# Given material:
/---
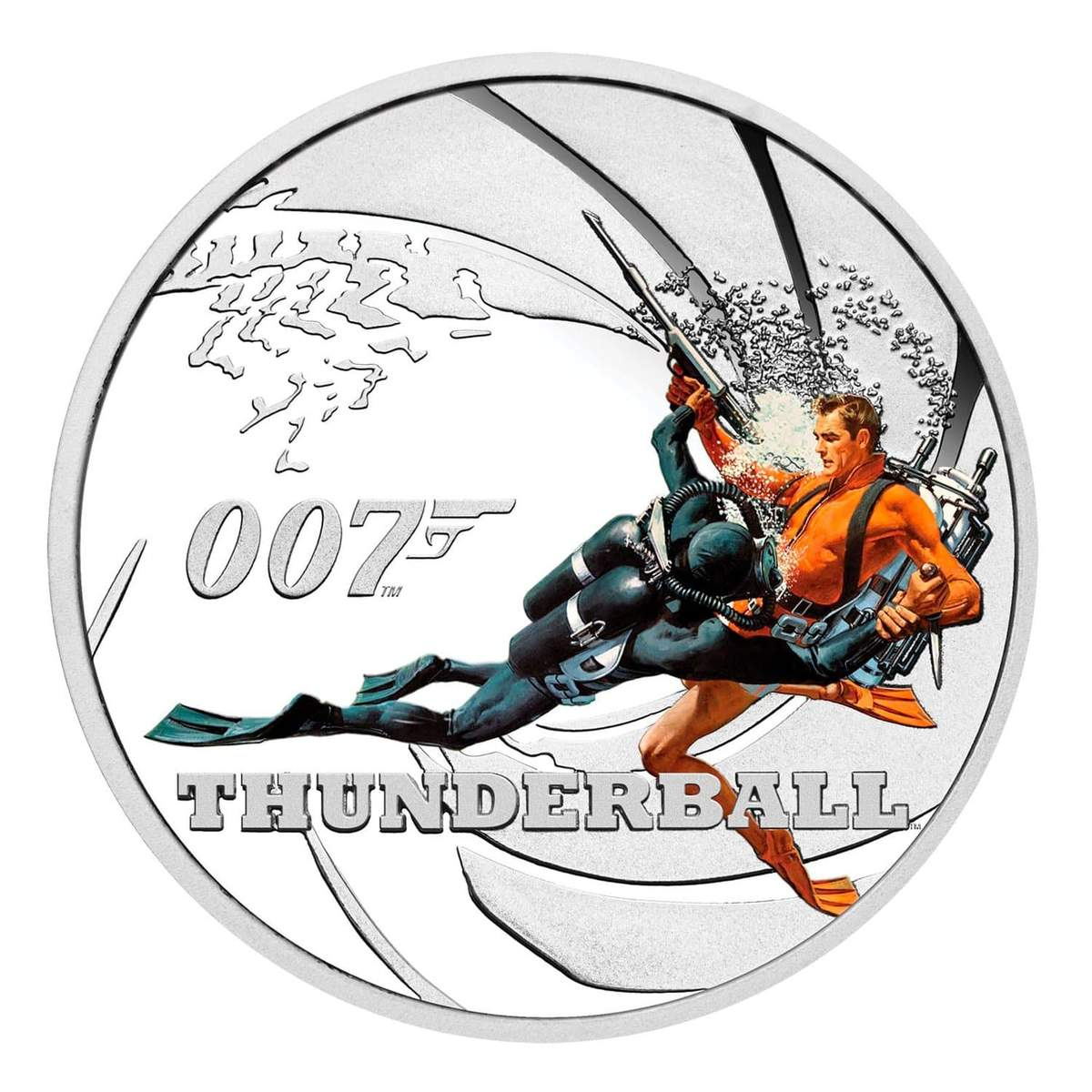 James Bond Thunderball 1/2 oz Silver Proof Coin - By The Perth Mint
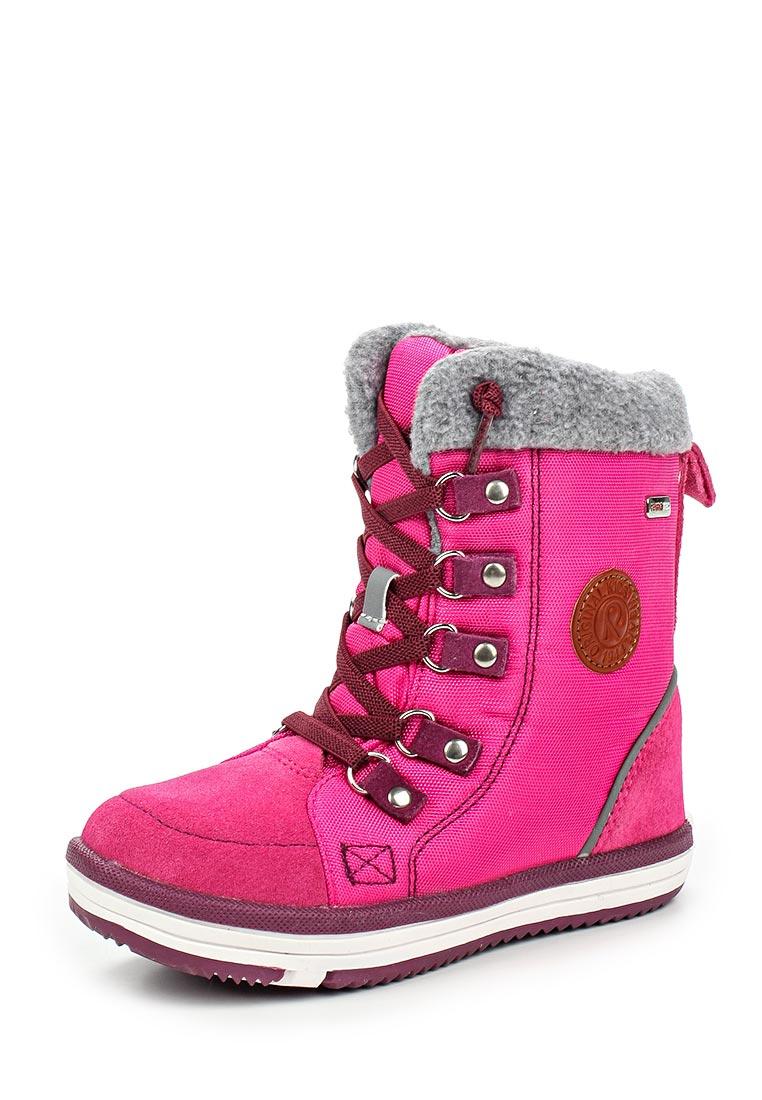 Ботинки для девочек Reima 569287-4620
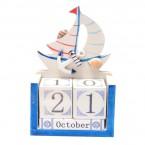 Вечен календар - морски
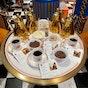 Bacha Coffee (ION Orchard)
\---
# Work task:
Transcribe the listing exactly. Its images are to be omitted.

# Response box:
 James Bond Thunderball 1/2 oz Silver Proof Coin - By The Perth Mint
 Ботинки для девочек Reima 569287-4620
 Вечен календар - морски
 Bacha Coffee (ION Orchard)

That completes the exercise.